Augmentation Enhancements
See original GitHub issueThis issue is a continuation of #404 and #406. As mentioned in the Issue/PR above, there is room for improvement regarding the augmentation pipeline.
Before going in one direction or another, we should clarify one important question: Do we want to continue applying augmentations batch-wise or do we want to change to sample-wise augmentations?
In the vision domain the transforms are defined per sample and get loaded by multiple CPU cores in parallel. This is done by using standard dataloaders with multiple workers and implementing the transform part in the __getitem__
function of the dataset.
If we want to keep doing batch-wise transforms, augmenting on the GPU would probably make sense. For batch-wise transforms there are two options: apply the augmentation with batch-wise similar augmentation parameters or apply the augmentation with sample-wise different augmentation parameters. E.g. FTSurrogate
does the first one, and GaussianNoise
does the second one.
The core question in my opinion would be two-fold: Model performance: Do sample-wise augmentations improve the model performance? By how much? Computational Efficiency: How do the three methods compare to each other (sample-wise (CPU), batch-wise similar (GPU), batch-wise different (GPU)
I guess that the batch-wise different (GPU) method would in general be the best trade-off between performance and speed (faster than CPU, better than batch-wise GPU) but that’s just a wild guess. The problem I see with this method is that some augmentations could be very hard to implement without a for loop which would affect the speed. One other thing to keep in mind is that the implementation of the sample-wise (CPU) would be very easy and seems to be the way to go looking at the torchvision library. So it might also be sufficiently fast.
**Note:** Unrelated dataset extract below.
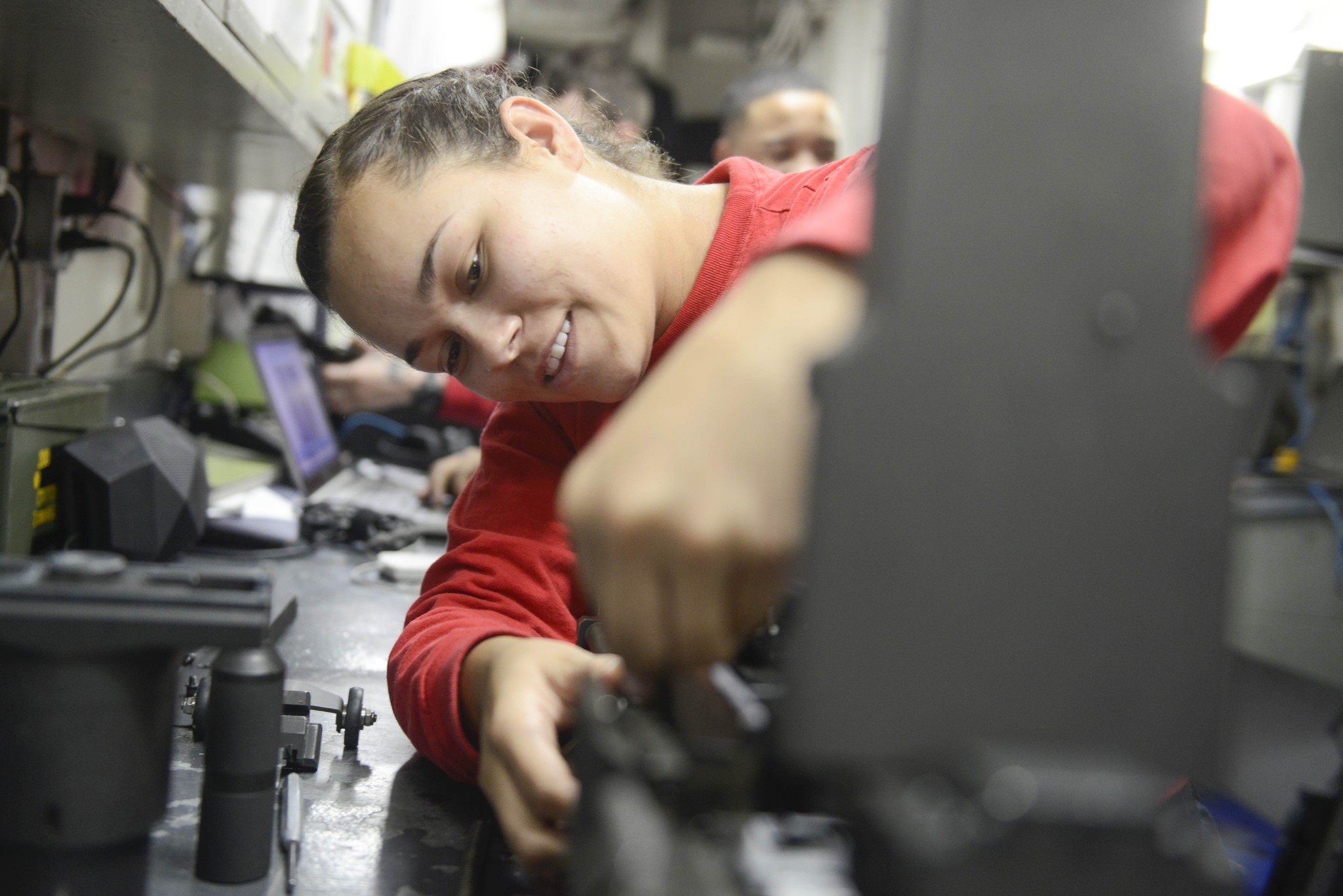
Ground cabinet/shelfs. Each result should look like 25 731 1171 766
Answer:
0 1 482 199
@bruAristimunha @cedricrommel what are your thoughts on this one?
Issue Analytics
- State:
- Created a year ago
- Reactions:1
- Comments:7
Top GitHub Comments
@bruAristimunha basically everywhere where the numpy rng is used to create large random vectors. Apart from your suggestions, I would add the new version of
ft_surrogate
(#409) which currently still uses the numpy rng to generate the random phase.Further, we should also take the
get_augmentation_params
functions of the following transforms into account:BandStopFilter
FrequencyShift
SensorRotation
Mixup
SmoothTimeMask
With the
bandstop_filter
you mentioned I see one major problem, which is the notch_filer function from mne. This function only works with numpy arrays. So I would leave this one out for now, unless anyone wants to dig into torchaudio or something like that to replace mne.Hello @martinwimpff, thanks for the interest in the data augmentation submodule 😃
Concerning the Dataloader vs Dataset augmentation (tochvision-like):
This question has already been discussed quite deeply in the past (#254). It led to an implementation which is compatible with both (see for example the last cell in this tutorial). So basically today you can do both with the current implementation: either use
AugmentedDataloader
or just a regularDataloader
withtransform
defined at the level of theDataset
.Sample-wise vs batch-wise augmentation
Augmentations defined in braindecode are all random, so the way each sample in a batch is augmented varies, even when using
AugmentedDataloader
with predefined parameters for the augmentation. For example, if I useFrequencyShift
withmax_delta_freq
of2
, each EEG window in a batch will have its PSD shifted by a random quantity sampled uniformly within $\pm 2$ Hz. So the augmentation is not done batch-wise today withAugmentedDataloader
. I also don’t believe it would be better to transform all samples in a batch in the same way (e.g. translating them all with an equal frequency shift) since it would generate less variability. But this is just an intuition.If I misunderstood something and by sample-wise augmentation you mean using different operations per sample, than you might want to have a look at:
GPU vs CPU
@bruAristimunha showed that the (well-implemented) augmentation could indeed run faster on GPU. This is good enough in what concerns me on this matter 😃 But if we want to do better we should implement the bad transforms highlighted by Bruno in a GPU-friendly way. There is also the concern about the RNG location that you mentioned in #406. Changing to torch.Generators could break a lot of things I think, so my 2-cents on this would be to only do it if it is really computationally worthy.